*What you have to do*:
Rewrite all of the items below as a single numbered list, leaving out the blank lines.

Spatial question entries:
□ □ □ □ □ □ □

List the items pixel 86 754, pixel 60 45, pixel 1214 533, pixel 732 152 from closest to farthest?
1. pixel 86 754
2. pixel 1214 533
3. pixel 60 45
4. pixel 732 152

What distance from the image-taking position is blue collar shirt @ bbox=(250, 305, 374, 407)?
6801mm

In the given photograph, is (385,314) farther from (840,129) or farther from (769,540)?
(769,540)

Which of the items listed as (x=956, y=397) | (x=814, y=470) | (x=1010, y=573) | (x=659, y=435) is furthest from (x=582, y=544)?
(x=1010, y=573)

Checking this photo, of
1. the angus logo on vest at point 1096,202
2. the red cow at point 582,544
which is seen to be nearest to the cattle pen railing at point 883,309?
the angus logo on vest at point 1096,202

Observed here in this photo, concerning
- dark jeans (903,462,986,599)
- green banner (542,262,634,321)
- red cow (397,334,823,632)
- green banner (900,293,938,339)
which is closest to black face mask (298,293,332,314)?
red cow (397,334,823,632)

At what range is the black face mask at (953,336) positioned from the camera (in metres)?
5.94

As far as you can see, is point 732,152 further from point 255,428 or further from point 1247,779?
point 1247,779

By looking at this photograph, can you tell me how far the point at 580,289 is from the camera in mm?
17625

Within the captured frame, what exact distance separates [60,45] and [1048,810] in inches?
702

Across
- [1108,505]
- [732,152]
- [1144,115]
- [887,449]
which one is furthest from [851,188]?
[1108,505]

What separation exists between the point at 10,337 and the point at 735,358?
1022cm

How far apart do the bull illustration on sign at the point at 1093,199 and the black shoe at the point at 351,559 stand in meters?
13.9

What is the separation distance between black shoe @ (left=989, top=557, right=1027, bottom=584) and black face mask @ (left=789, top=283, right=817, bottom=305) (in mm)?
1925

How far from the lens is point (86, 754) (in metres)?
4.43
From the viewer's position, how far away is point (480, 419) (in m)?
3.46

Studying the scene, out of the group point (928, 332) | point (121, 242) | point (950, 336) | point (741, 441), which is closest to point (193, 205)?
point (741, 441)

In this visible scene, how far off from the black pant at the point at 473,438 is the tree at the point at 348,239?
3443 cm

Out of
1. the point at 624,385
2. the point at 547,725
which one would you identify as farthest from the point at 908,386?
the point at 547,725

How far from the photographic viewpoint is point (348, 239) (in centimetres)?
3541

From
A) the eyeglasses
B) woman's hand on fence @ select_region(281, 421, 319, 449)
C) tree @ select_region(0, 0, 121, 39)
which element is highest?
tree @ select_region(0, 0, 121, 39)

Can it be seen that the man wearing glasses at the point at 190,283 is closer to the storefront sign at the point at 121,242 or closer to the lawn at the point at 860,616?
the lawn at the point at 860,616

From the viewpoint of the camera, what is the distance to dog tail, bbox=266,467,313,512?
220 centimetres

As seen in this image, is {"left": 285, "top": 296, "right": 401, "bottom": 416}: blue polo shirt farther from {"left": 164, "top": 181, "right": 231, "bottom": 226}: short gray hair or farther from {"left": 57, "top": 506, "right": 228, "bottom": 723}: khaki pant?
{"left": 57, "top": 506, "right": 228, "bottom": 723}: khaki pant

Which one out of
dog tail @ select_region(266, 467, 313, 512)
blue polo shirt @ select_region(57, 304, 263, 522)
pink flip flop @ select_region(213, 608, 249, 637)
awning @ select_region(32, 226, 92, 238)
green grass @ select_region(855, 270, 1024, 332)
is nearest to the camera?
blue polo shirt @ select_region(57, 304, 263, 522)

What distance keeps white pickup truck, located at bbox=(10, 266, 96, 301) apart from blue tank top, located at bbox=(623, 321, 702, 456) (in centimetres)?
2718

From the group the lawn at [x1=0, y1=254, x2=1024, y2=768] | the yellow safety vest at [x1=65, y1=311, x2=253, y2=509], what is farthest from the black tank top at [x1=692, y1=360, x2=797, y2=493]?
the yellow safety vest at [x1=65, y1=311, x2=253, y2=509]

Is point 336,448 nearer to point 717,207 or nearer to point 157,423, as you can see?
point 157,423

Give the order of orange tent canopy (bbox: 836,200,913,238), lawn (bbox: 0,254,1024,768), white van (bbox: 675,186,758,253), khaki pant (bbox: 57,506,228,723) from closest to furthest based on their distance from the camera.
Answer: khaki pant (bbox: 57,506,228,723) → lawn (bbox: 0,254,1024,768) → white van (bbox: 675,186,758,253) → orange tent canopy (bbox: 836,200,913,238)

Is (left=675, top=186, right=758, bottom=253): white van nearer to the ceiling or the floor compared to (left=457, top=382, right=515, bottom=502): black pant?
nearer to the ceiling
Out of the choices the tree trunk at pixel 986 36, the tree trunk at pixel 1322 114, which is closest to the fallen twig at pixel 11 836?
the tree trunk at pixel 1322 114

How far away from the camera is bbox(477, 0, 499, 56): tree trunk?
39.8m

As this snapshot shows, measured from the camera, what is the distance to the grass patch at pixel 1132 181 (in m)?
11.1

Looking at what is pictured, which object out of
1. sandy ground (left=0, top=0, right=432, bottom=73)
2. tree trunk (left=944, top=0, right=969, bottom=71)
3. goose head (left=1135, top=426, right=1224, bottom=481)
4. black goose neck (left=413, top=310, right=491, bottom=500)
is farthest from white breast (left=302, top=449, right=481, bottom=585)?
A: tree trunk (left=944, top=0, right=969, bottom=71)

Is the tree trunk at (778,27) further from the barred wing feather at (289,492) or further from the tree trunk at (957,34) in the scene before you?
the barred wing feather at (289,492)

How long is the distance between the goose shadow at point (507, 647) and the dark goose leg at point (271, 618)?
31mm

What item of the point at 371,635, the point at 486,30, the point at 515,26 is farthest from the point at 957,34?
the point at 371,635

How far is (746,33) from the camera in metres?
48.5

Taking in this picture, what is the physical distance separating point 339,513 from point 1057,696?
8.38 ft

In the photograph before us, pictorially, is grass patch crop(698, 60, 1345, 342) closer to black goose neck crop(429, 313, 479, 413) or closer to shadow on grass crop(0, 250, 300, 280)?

□ □ □ □ □ □ □

*Solution below*:
1. List the items pixel 86 754, pixel 60 45, pixel 1214 533, pixel 732 152 from closest to farthest?
2. 1. pixel 86 754
3. 2. pixel 1214 533
4. 3. pixel 60 45
5. 4. pixel 732 152
6. What distance from the image-taking position is blue collar shirt @ bbox=(250, 305, 374, 407)?
7. 6801mm
8. In the given photograph, is (385,314) farther from (840,129) or farther from (769,540)?
9. (769,540)
10. Which of the items listed as (x=956, y=397) | (x=814, y=470) | (x=1010, y=573) | (x=659, y=435) is furthest from (x=582, y=544)?
11. (x=1010, y=573)
12. Checking this photo, of
13. 1. the angus logo on vest at point 1096,202
14. 2. the red cow at point 582,544
15. which is seen to be nearest to the cattle pen railing at point 883,309?
16. the angus logo on vest at point 1096,202
17. Observed here in this photo, concerning
18. - dark jeans (903,462,986,599)
19. - green banner (542,262,634,321)
20. - red cow (397,334,823,632)
21. - green banner (900,293,938,339)
22. which is closest to black face mask (298,293,332,314)?
23. red cow (397,334,823,632)
24. At what range is the black face mask at (953,336) positioned from the camera (in metres)?
25. 5.94
26. As far as you can see, is point 732,152 further from point 255,428 or further from point 1247,779?
27. point 1247,779
28. By looking at this photograph, can you tell me how far the point at 580,289 is from the camera in mm?
29. 17625
30. Within the captured frame, what exact distance separates [60,45] and [1048,810] in inches?
31. 702
32. Across
33. - [1108,505]
34. - [732,152]
35. - [1144,115]
36. - [887,449]
37. which one is furthest from [851,188]?
38. [1108,505]
39. What separation exists between the point at 10,337 and the point at 735,358?
40. 1022cm
41. How far apart do the bull illustration on sign at the point at 1093,199 and the black shoe at the point at 351,559 stand in meters?
42. 13.9
43. What is the separation distance between black shoe @ (left=989, top=557, right=1027, bottom=584) and black face mask @ (left=789, top=283, right=817, bottom=305) (in mm)?
44. 1925
45. How far from the lens is point (86, 754) (in metres)?
46. 4.43
47. From the viewer's position, how far away is point (480, 419) (in m)?
48. 3.46
49. Studying the scene, out of the group point (928, 332) | point (121, 242) | point (950, 336) | point (741, 441), which is closest to point (193, 205)?
50. point (741, 441)
51. In this visible scene, how far off from the black pant at the point at 473,438 is the tree at the point at 348,239?
52. 3443 cm
53. Out of
54. 1. the point at 624,385
55. 2. the point at 547,725
56. which one would you identify as farthest from the point at 908,386?
57. the point at 547,725
58. How far from the photographic viewpoint is point (348, 239) (in centimetres)?
59. 3541
60. From
61. A) the eyeglasses
62. B) woman's hand on fence @ select_region(281, 421, 319, 449)
63. C) tree @ select_region(0, 0, 121, 39)
64. which element is highest?
65. tree @ select_region(0, 0, 121, 39)
66. Can it be seen that the man wearing glasses at the point at 190,283 is closer to the storefront sign at the point at 121,242 or closer to the lawn at the point at 860,616?
67. the lawn at the point at 860,616
68. From the viewpoint of the camera, what is the distance to dog tail, bbox=266,467,313,512?
69. 220 centimetres
70. As seen in this image, is {"left": 285, "top": 296, "right": 401, "bottom": 416}: blue polo shirt farther from {"left": 164, "top": 181, "right": 231, "bottom": 226}: short gray hair or farther from {"left": 57, "top": 506, "right": 228, "bottom": 723}: khaki pant?
71. {"left": 57, "top": 506, "right": 228, "bottom": 723}: khaki pant
72. Which one out of
73. dog tail @ select_region(266, 467, 313, 512)
74. blue polo shirt @ select_region(57, 304, 263, 522)
75. pink flip flop @ select_region(213, 608, 249, 637)
76. awning @ select_region(32, 226, 92, 238)
77. green grass @ select_region(855, 270, 1024, 332)
78. is nearest to the camera?
79. blue polo shirt @ select_region(57, 304, 263, 522)
80. What distance keeps white pickup truck, located at bbox=(10, 266, 96, 301) apart from blue tank top, located at bbox=(623, 321, 702, 456) (in centimetres)?
81. 2718
82. From the group the lawn at [x1=0, y1=254, x2=1024, y2=768] | the yellow safety vest at [x1=65, y1=311, x2=253, y2=509], what is farthest from the black tank top at [x1=692, y1=360, x2=797, y2=493]?
83. the yellow safety vest at [x1=65, y1=311, x2=253, y2=509]
84. Is point 336,448 nearer to point 717,207 or nearer to point 157,423, as you can see?
85. point 157,423
86. Give the order of orange tent canopy (bbox: 836,200,913,238), lawn (bbox: 0,254,1024,768), white van (bbox: 675,186,758,253), khaki pant (bbox: 57,506,228,723) from closest to furthest based on their distance from the camera.
87. Answer: khaki pant (bbox: 57,506,228,723) → lawn (bbox: 0,254,1024,768) → white van (bbox: 675,186,758,253) → orange tent canopy (bbox: 836,200,913,238)
88. Is (left=675, top=186, right=758, bottom=253): white van nearer to the ceiling or the floor compared to (left=457, top=382, right=515, bottom=502): black pant?
89. nearer to the ceiling
90. Out of the choices the tree trunk at pixel 986 36, the tree trunk at pixel 1322 114, which is closest to the fallen twig at pixel 11 836?
91. the tree trunk at pixel 1322 114
92. How far away from the camera is bbox(477, 0, 499, 56): tree trunk?
93. 39.8m
94. As this snapshot shows, measured from the camera, what is the distance to the grass patch at pixel 1132 181 (in m)?
95. 11.1
96. Looking at what is pictured, which object out of
97. 1. sandy ground (left=0, top=0, right=432, bottom=73)
98. 2. tree trunk (left=944, top=0, right=969, bottom=71)
99. 3. goose head (left=1135, top=426, right=1224, bottom=481)
100. 4. black goose neck (left=413, top=310, right=491, bottom=500)
101. is farthest from white breast (left=302, top=449, right=481, bottom=585)?
102. A: tree trunk (left=944, top=0, right=969, bottom=71)
103. Is the tree trunk at (778,27) further from the barred wing feather at (289,492) or further from the tree trunk at (957,34) in the scene before you?
104. the barred wing feather at (289,492)
105. How long is the distance between the goose shadow at point (507, 647) and the dark goose leg at point (271, 618)?
106. 31mm
107. What item of the point at 371,635, the point at 486,30, the point at 515,26 is farthest from the point at 957,34?
108. the point at 371,635
109. How far is (746,33) from the camera in metres?
110. 48.5
111. Taking in this picture, what is the physical distance separating point 339,513 from point 1057,696?
112. 8.38 ft
113. In the photograph before us, pictorially, is grass patch crop(698, 60, 1345, 342) closer to black goose neck crop(429, 313, 479, 413) or closer to shadow on grass crop(0, 250, 300, 280)?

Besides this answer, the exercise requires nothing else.